Cuando nos despedimos y colgué el teléfono creí que habría solventado todas las crisis por el momento, pero es que no me esperaba la siguiente llamada.

—¿Sí? —contesté muy extrañada al recibir una llamada a aquellas horas.

—Espero no haberte despertado, pero tenemos que hablar. —La voz de Víctor, seria, serena y decidida, por poco me provocó una angina de pecho. Me llevé la mano hasta la frente y me senté delante de la ventana abierta—. No podemos permitir que lo de hoy se repita, Valeria, entre otras cosas, por Lola. Pero ella no es la única razón por la que deberíamos comportarnos como dos personas adultas y dejar a un lado esta historia.

—No —susurré.

Víctor parecía tener muy claro lo que debía decir porque no titubeaba, no dudaba. Todas las palabras salían de su boca con una contundencia sumamente educada. Como quien resuelve un problema de trabajo que no quiere arrastrar por más tiempo.

—Las cosas fueron mal. Nos hemos equivocado muchas veces, pero no es justo para ninguno de los dos. Esta noche me has hecho sentir francamente mal.

—Yo… —balbuceé—. No tenía esa intención.

—Lo imagino. Pero los dos tomamos nuestras propias decisiones después de aquella noche, Valeria. Yo decidí sincerarme. Tú seguir con Bruno. No suframos más de la cuenta.

—Tienes razón. Al menos hasta cierto punto.

—Tengamos inteligencia emocional. Si cargamos toda la vida con las cosas malas que quedaron terminaremos por destrozar las que de verdad merecen la pena.

—Lo mejor sería tener una relación cordial —dije sin llegar a creérmelo.

—Que conste que entiendo que no te apetezca sentarte a cenar conmigo y con Lola, pero de ahí a que salgas huyendo hay un abismo.

—Pensé que era lo mejor, que vosotros teníais ganas de veros y que yo no pintaba nada.

Víctor suspiró y cuando lo hizo cerré los ojos. Sus labios de bizcocho vinieron a mi mente y lo imaginé en su casa, sentado en la cocina, con una mano sujetando el teléfono y la otra perdida en su espeso cabello negro. Nos mantuvimos en silencio.
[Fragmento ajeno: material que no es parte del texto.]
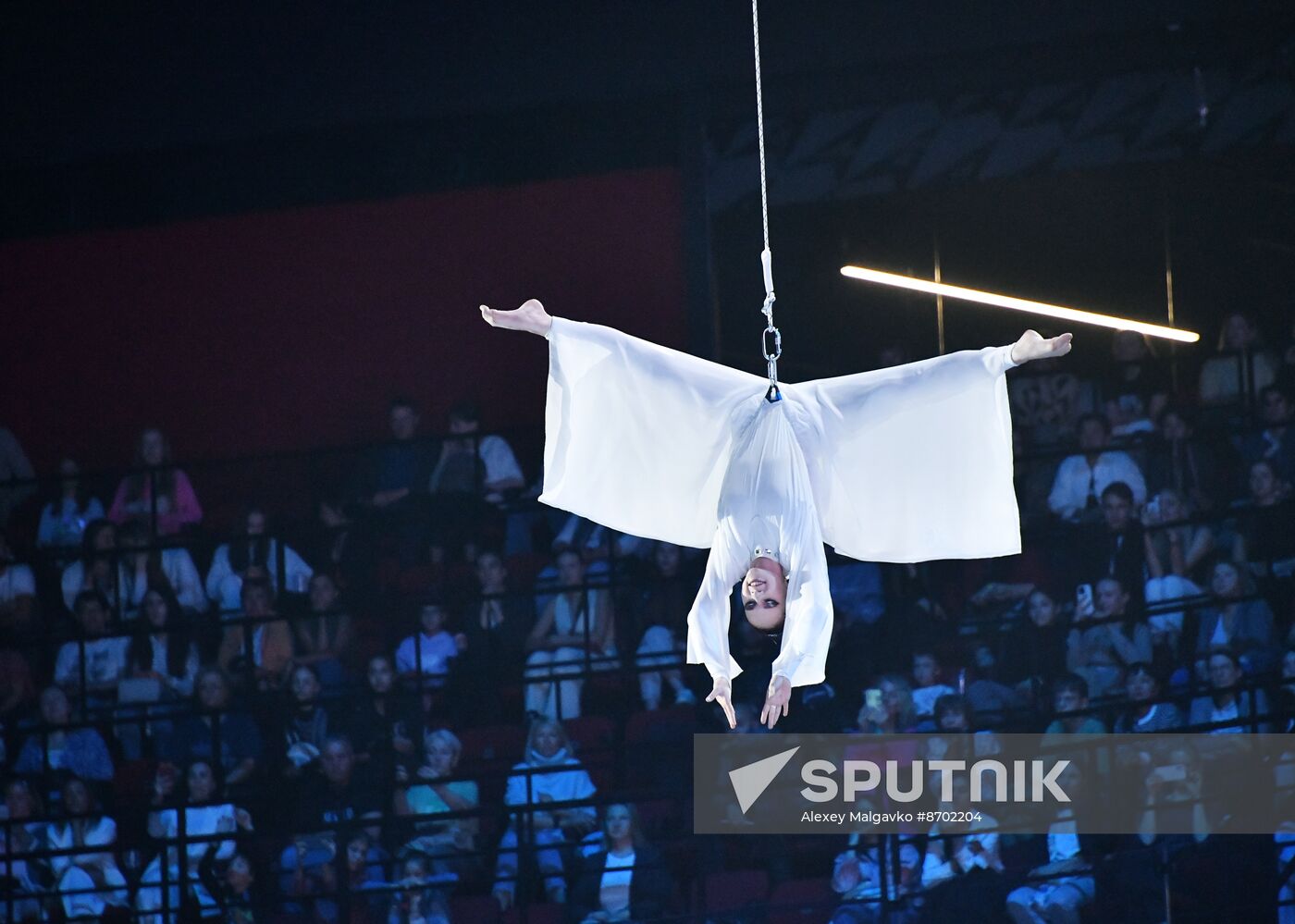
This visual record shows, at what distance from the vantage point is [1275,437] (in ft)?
24.4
—No volverá a suceder —le dije resuelta.

—A partir de hoy seremos dos personas con una relación cordial, ¿vale?

—Sí. Vale.

Volvimos a quedarnos en silencio. Sentí que me dolía algo muy por debajo de la piel. No era la primera vez que lo sentía. Me dejaba sin aire.

—No creas que no me duele —gimió con un hilo de voz—. No creas que se me olvidan todas las cosas que te dije y que te he jurado. Yo sigo teniéndolo claro, Valeria, pero tú…

—Hagámoslo fácil, Víctor —contesté resuelta—. Dos personas con una relación cordial.